So, in just the span of 24 hours, this reunification process became several different kinds of reunification processes. It's unclear that they knew exactly how this was going to happen until the very last minute.

MARTIN: As a person who watched this whole thing closely, though, do you think it's true that Cindy and Jimena were reunited faster partly because she was able to memorize that number - that she did know who her relatives were, she knew their names, she knew the phone number, and she was able to communicate that? Do you think that that was a factor in their being reunited? And, if so, what about kids who don't have a phone number?

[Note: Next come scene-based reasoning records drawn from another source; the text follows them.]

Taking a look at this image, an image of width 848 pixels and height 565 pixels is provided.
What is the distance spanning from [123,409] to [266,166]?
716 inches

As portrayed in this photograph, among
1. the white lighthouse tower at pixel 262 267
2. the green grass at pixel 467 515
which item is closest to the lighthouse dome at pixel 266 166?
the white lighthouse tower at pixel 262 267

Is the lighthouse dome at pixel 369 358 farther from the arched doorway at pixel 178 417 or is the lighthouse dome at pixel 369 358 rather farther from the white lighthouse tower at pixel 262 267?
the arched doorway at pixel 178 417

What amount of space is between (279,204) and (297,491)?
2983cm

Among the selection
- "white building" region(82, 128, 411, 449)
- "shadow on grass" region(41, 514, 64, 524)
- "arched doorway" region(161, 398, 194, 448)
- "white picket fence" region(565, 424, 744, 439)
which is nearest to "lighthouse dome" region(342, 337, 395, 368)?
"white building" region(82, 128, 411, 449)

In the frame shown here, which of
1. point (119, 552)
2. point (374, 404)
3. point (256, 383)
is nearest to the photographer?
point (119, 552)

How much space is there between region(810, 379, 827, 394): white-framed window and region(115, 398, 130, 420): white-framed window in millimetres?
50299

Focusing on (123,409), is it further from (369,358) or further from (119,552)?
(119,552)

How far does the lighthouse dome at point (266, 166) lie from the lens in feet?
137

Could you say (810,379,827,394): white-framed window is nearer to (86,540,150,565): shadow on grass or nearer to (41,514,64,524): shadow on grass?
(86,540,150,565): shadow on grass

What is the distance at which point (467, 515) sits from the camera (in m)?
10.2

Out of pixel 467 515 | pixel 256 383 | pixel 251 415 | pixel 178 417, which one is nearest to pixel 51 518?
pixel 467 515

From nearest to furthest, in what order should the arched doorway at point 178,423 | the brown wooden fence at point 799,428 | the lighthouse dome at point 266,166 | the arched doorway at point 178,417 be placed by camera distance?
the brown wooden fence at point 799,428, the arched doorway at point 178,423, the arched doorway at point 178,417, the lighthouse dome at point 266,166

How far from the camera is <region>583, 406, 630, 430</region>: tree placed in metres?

THOMPSON: I think that's a very scary reality. I think that number was crucial. It's become clear to reporters covering this to a judge in San Diego who has been sort of ordering the government and setting deadlines for the government to reunify these children that there was no real plan for reunifying children. The government separated them without keeping records of which child belonged to which adults.

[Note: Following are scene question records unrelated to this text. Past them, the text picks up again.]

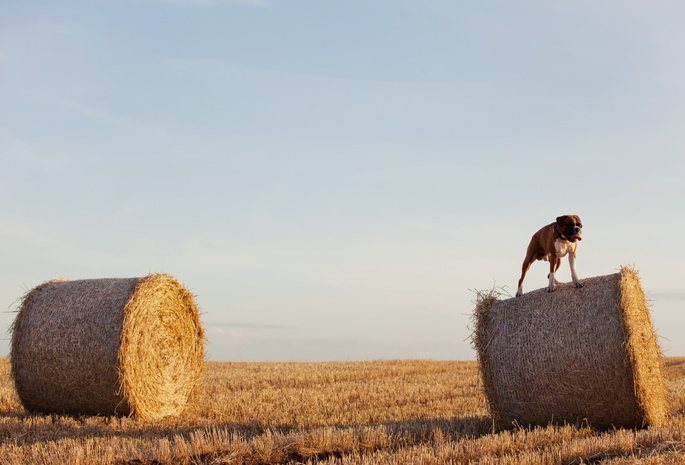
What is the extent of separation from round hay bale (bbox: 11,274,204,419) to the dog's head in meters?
6.05

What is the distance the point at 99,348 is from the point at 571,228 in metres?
6.66

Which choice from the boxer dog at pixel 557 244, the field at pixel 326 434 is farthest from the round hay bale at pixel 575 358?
the field at pixel 326 434

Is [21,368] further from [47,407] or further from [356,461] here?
[356,461]

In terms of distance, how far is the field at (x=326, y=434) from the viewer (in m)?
6.46

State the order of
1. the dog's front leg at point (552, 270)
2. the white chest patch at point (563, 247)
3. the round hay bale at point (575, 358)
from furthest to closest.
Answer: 1. the dog's front leg at point (552, 270)
2. the white chest patch at point (563, 247)
3. the round hay bale at point (575, 358)

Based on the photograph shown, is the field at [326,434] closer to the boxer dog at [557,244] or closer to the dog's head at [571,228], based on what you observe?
the boxer dog at [557,244]

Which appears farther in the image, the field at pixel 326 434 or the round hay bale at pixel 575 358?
the round hay bale at pixel 575 358

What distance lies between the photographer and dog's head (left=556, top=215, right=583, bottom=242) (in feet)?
27.6

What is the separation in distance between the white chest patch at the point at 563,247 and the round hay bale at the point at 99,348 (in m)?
5.95

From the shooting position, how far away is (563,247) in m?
8.60

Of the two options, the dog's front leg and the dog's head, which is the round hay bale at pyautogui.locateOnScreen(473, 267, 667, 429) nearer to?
the dog's front leg

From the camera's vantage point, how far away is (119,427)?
8.92 meters

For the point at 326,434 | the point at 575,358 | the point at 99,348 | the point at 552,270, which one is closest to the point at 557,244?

MARTIN: So what's next for Cindy and Jimena now that they are reunited?

THOMPSON: Well, they've got a long and probably uphill asylum fight ahead. Cindy has fled El Salvador fleeing gang violence. The administration has recently set very strict restrictions on whether people fleeing gang violence should qualify for asylum, so it's unclear that she will win this fight. But she's got a strong lawyer, and I think that lawyer will help her fight as hard as she can.

MARTIN: That's Ginger Thompson, senior reporter at ProPublica.

Ginger, thanks so much for talking with us.